Begin GIVEN ENTRIES
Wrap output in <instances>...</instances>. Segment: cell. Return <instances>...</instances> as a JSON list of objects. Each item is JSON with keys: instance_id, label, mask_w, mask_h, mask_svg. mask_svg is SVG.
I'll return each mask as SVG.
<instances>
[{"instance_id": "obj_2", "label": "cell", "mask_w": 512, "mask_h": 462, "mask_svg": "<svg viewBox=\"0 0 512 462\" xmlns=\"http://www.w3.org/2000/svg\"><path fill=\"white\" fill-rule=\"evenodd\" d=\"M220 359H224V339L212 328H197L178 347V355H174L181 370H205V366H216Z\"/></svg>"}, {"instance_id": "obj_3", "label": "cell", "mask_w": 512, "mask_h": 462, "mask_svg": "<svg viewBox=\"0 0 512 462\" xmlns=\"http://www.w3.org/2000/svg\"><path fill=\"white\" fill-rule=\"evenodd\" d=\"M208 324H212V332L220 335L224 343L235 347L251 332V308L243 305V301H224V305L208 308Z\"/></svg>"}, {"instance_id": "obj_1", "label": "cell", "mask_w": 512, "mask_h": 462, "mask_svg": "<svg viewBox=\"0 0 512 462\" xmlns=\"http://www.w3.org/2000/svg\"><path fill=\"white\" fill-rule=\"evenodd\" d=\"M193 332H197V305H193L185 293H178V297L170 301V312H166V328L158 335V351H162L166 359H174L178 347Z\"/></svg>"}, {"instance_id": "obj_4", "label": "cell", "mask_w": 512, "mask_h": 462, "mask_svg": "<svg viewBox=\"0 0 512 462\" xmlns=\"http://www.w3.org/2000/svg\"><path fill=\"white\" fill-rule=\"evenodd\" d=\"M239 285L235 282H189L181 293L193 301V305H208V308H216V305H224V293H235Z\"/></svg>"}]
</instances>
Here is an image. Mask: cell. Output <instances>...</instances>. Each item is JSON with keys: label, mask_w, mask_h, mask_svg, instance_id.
End GIVEN ENTRIES
## PROBLEM REQUIREMENTS
Reproduce all of the lines above with "Segment" replaced by "Delineate", leaving everything else unchanged.

## SOLUTION
Wrap output in <instances>...</instances>. Delineate: cell. Return <instances>...</instances> as a JSON list of objects. Each item is JSON with keys: instance_id, label, mask_w, mask_h, mask_svg. mask_svg is SVG.
I'll return each mask as SVG.
<instances>
[{"instance_id": "obj_2", "label": "cell", "mask_w": 512, "mask_h": 462, "mask_svg": "<svg viewBox=\"0 0 512 462\" xmlns=\"http://www.w3.org/2000/svg\"><path fill=\"white\" fill-rule=\"evenodd\" d=\"M220 359H224V339L212 328H197L178 347V355H174L181 370H205V366H216Z\"/></svg>"}, {"instance_id": "obj_3", "label": "cell", "mask_w": 512, "mask_h": 462, "mask_svg": "<svg viewBox=\"0 0 512 462\" xmlns=\"http://www.w3.org/2000/svg\"><path fill=\"white\" fill-rule=\"evenodd\" d=\"M208 324H212V332L220 335L224 343L235 347L251 332V308L243 305V301H224V305L208 308Z\"/></svg>"}, {"instance_id": "obj_1", "label": "cell", "mask_w": 512, "mask_h": 462, "mask_svg": "<svg viewBox=\"0 0 512 462\" xmlns=\"http://www.w3.org/2000/svg\"><path fill=\"white\" fill-rule=\"evenodd\" d=\"M193 332H197V305H193L185 293H178V297L170 301V312H166V328L158 335V351H162L166 359H174L178 347Z\"/></svg>"}, {"instance_id": "obj_4", "label": "cell", "mask_w": 512, "mask_h": 462, "mask_svg": "<svg viewBox=\"0 0 512 462\" xmlns=\"http://www.w3.org/2000/svg\"><path fill=\"white\" fill-rule=\"evenodd\" d=\"M239 285L235 282H189L181 293L193 301V305H208V308H216V305H224V293H235Z\"/></svg>"}]
</instances>
Here is an image. Mask: cell. Output <instances>...</instances>. Each item is JSON with keys: label, mask_w, mask_h, mask_svg, instance_id.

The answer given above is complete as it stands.